Sudah hampir sebulan uji coba penggunaan plastik berbayar pada berbagai retailer diterapkan. Sejauh ini, tampaknya program Kementerian Lingkungan Hidup dan Kehutanan itu berjalan efektif. Para kasir di toko ritel secara otomatis menawarkan penggunaan plastik berbayar kepada konsumennya. Konsumen sendiri juga relatif dapat menerima pemberkuan aturan itu, beli tanpa plastik atau bayar 200 perak. Evaluasi resmi pemerintah terhadap program ini akan dilakukan 3 bulan terhitung sejak uji coba dicanangkan.
Dalam tahap awal ini, pemerintah telah menunjukkan kesungguhannya akan perwujudan pengurangan sampah di Indonesia. Sebelumnya, payung hukum pengelolaan sampah telah diterbitkan, seperti UU No. 18 tahun 2008 tentang pengelolaan sampah, PP No. 81 tahun 2012 tentang Pengelolaan Sampah Rumah Tangga dan Sampah Sejenis Sampah Rumah Tangga, dan terakhir, yang menjadi dasar pelaksanaan plastik berbayar ini, yaitu SE Kementerian Lingkungan Hidup dan Kehutanan No. S.1230/PSLB3-PS/2016 tentang Harga dan Mekanisme Penerapan Kantong Plastik Berbayar.
Dalam jangka waktu panjang, jika kebijakan tas plastik berbayar diterapkan secara konsisten, pengurangan sampah di negeri ini pasti akan tercapai. Indonesia Solid Waste Association mencatat bahwa produksi sampah plastik di Indonesia menduduki peringkat kedua penghasil sampah domestic yaitu 5,4 juta ton/ tahun. Jumlah tersebut merupakan 14% dari total produksi sampah di Indonesia. Luar biasa kan.
Bukan Peluang Bisnis
Saya, sebagai warga negara tentu sangat mendukung program pemerintah ini. Namun, saya sebagai konsumen juga berharap bahwa kebijakan ini tidak memberatkan konsumen di satu sisi dan menguntungkan penyedia barang di sisi lain.

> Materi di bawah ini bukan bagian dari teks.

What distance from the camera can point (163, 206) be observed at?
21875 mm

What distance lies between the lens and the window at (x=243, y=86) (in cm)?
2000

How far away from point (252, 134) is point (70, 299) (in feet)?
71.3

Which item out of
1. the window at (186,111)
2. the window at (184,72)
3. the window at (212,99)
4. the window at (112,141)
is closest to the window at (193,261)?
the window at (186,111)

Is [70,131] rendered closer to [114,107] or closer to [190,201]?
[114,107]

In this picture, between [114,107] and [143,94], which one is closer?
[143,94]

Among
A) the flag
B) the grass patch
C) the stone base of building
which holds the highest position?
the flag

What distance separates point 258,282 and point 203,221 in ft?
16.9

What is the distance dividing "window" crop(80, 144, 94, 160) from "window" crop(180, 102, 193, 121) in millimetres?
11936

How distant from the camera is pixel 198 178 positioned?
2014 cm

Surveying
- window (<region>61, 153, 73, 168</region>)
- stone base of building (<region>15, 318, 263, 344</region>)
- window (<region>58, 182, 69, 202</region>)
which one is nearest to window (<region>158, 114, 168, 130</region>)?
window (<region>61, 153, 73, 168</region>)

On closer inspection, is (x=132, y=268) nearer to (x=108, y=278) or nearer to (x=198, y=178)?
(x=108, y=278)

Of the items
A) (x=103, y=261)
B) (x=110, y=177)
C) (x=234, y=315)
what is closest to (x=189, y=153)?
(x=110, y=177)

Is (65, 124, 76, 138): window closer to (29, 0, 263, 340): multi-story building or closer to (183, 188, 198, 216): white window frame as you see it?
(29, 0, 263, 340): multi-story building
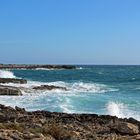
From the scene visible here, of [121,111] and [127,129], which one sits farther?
[121,111]

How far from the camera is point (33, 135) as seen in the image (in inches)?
373

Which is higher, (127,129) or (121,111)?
(127,129)

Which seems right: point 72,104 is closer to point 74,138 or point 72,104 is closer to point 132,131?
point 132,131

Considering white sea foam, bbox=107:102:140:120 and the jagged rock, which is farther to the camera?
white sea foam, bbox=107:102:140:120

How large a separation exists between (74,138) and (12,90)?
24.7 m

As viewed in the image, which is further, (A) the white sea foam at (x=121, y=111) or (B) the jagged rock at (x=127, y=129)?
(A) the white sea foam at (x=121, y=111)

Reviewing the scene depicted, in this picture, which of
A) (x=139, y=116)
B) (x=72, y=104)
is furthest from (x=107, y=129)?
(x=72, y=104)

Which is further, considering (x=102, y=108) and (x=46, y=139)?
(x=102, y=108)

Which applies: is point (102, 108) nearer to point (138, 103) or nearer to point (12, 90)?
point (138, 103)

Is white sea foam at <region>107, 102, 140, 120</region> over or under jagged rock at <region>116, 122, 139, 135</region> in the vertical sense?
under

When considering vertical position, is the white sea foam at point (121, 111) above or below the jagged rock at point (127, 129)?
below

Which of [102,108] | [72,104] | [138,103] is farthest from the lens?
[138,103]

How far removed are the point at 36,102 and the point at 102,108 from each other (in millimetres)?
4255

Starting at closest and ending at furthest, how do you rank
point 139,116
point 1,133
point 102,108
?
point 1,133, point 139,116, point 102,108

Sebelum aturan plastik berbayar diterapkan, kalkulasi pelaku bisnis retail tentu sudah memperhitungan biaya pembelanjaan plastik. Dengan diterapkannya konsumen untuk membayar plastik, sudah pasti pebisnis retail memperoleh keringanan beban pembelanjaan plastik itu. Atau bahkan, jika modal pembelanjaan plastik itu kurang dari Rp200,00 mereka malah dapat keuntungan tambahan. Untuk yang terkhir, saya tidak mengharapkan seperti itu. Penerapan aturan plastik berbayar harus dikembalikan kepada tujuan mulianya, yaitu mendidik masyarakat untuk peduli lingkungan.

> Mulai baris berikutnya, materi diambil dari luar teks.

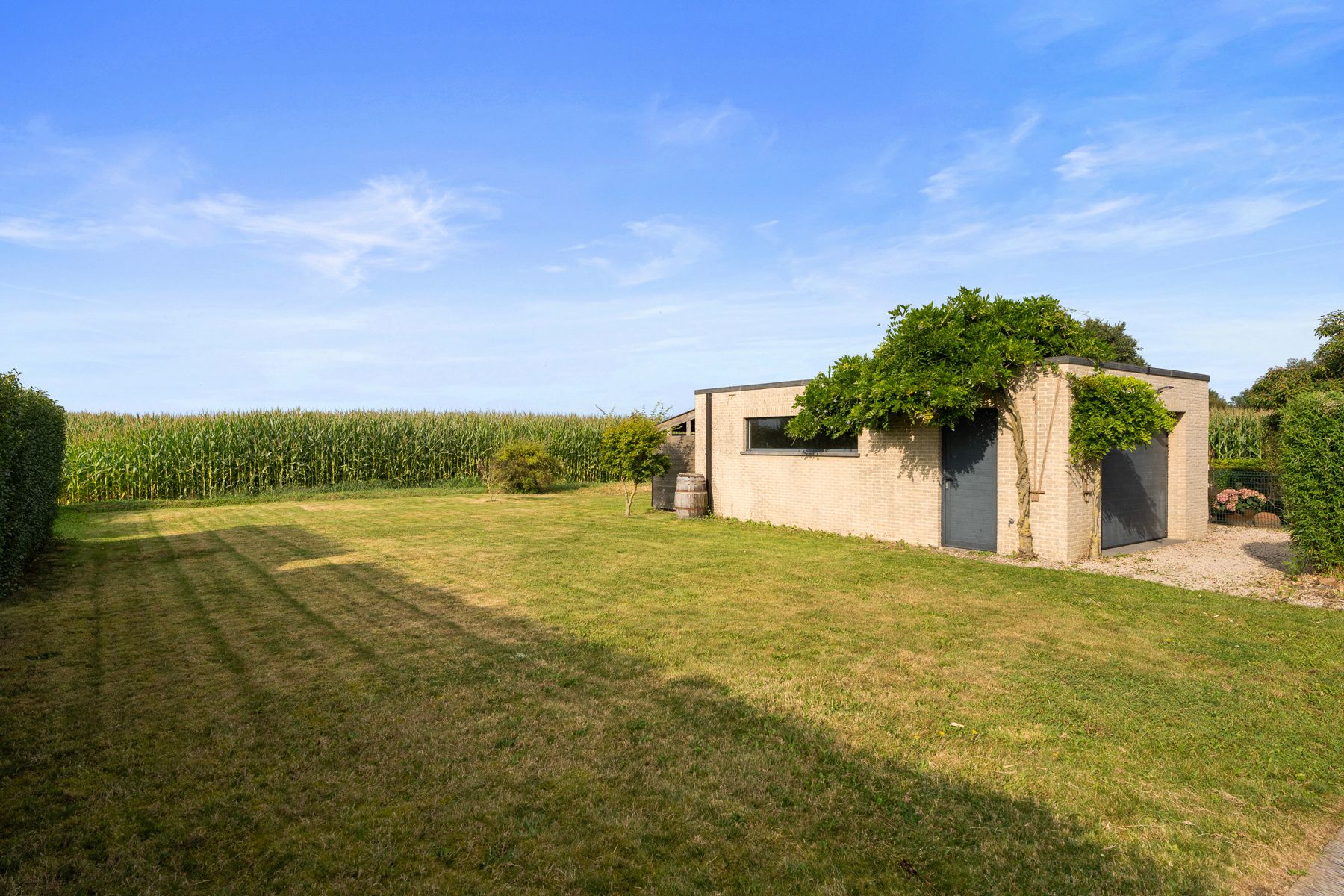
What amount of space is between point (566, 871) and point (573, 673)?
2.38 metres

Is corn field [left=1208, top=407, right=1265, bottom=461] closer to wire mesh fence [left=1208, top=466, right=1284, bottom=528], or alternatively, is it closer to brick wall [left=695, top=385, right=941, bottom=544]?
wire mesh fence [left=1208, top=466, right=1284, bottom=528]

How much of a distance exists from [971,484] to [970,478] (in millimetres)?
103

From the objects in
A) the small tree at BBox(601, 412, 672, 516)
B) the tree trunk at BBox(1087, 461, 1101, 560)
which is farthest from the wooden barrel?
the tree trunk at BBox(1087, 461, 1101, 560)

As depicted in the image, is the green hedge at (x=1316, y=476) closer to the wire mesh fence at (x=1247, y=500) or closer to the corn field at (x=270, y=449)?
the wire mesh fence at (x=1247, y=500)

Jika nanti dalam 3 bulan ke depan data statistic menunjukkan efektivitas program plastik berbayar ini dalam mengurangi sampah plastik maka kita patut memberikan applause kepada konsumen Indonesia yang telah sadar dan peduli terhadap penyelamatan lingkungan dari sampah plastik. Tak lupa, kita juga perlu memberikan respek para petugas kasir retail yang secara tegas telah membantu penegakkan ketentuan penggunaan plastik ini.

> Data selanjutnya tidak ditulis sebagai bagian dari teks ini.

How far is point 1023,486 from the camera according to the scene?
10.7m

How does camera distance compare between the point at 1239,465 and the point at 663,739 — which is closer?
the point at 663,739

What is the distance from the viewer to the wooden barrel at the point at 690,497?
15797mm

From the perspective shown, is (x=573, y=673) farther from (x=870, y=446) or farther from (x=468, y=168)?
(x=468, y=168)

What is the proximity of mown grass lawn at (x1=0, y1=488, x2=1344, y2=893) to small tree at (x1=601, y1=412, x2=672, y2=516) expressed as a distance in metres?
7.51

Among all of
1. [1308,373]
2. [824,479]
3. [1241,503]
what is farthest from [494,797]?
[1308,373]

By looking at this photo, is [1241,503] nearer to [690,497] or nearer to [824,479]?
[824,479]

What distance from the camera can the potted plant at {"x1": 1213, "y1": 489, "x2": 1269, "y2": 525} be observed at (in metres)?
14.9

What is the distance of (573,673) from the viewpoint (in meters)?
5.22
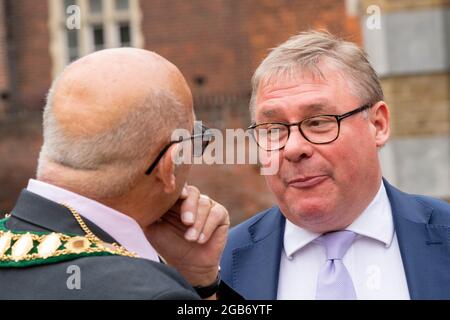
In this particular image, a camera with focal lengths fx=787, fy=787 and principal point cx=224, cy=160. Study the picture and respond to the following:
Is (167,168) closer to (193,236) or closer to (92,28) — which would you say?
(193,236)

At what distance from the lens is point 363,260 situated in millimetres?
2818

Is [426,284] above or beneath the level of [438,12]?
beneath

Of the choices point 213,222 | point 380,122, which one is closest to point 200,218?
point 213,222

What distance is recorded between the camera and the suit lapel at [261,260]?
2.87 m

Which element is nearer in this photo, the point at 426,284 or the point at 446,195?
the point at 426,284

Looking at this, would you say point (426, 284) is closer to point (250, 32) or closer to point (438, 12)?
point (438, 12)

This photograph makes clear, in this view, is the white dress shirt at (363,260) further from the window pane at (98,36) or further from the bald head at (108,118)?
the window pane at (98,36)

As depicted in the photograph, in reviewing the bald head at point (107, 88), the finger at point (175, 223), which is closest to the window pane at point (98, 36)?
the finger at point (175, 223)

Pelaku Bisnis Peduli Lingkungan
Saat ini, di jendela kaca atau dinding swalayan dan ritel, dengan mudah kita dapat melihat tempelan ajakan kepada konsumen untuk peduli penggunaan plastik. Konsumen sejauh ini telah menaatinya, selanjutnya giliran pelaku bisnis juga mendukung program itu. Jadi, apakah cukup peritel membebankan biaya tambahan Rp200,00/ plastik maka mereka telah dinyatakan turut mensukseskan program ini? Menurut saya belum cukup.
Bagi para konsumen menengah ke atas mungkin membayar plastik seharga Rp200,00 bukan sesuatu yang memberatkan.Atau yang lebih mengkhawatirkan, seluruh konsumen semakin lama tidak lagi keberatan membayar Rp200,00. Di sinilah, para retailer harus mulai mampu menunjukkan perannya.
Pertama, perolehan pembayaran plastik sebaiknya tidak diperhitungkan sebagai bagian dari keuntungan yang sesungguhnya. Artinya, pemasukan dari sumber tersebut harus dialokasikan untuk kepentingan di luar bisnisnya. Misalnya, mengalokasikan hasil penjualan plastik untuk kegiatan Corporate Social Responsibility (CSR) di sektor daur ulang sampah plastik. Penyaluran bantuan kepada bank-bank sampah (pihak yang bergerak dalam aktivitas daur ulang sampah) non komersil juga dapat dipertimbangkan.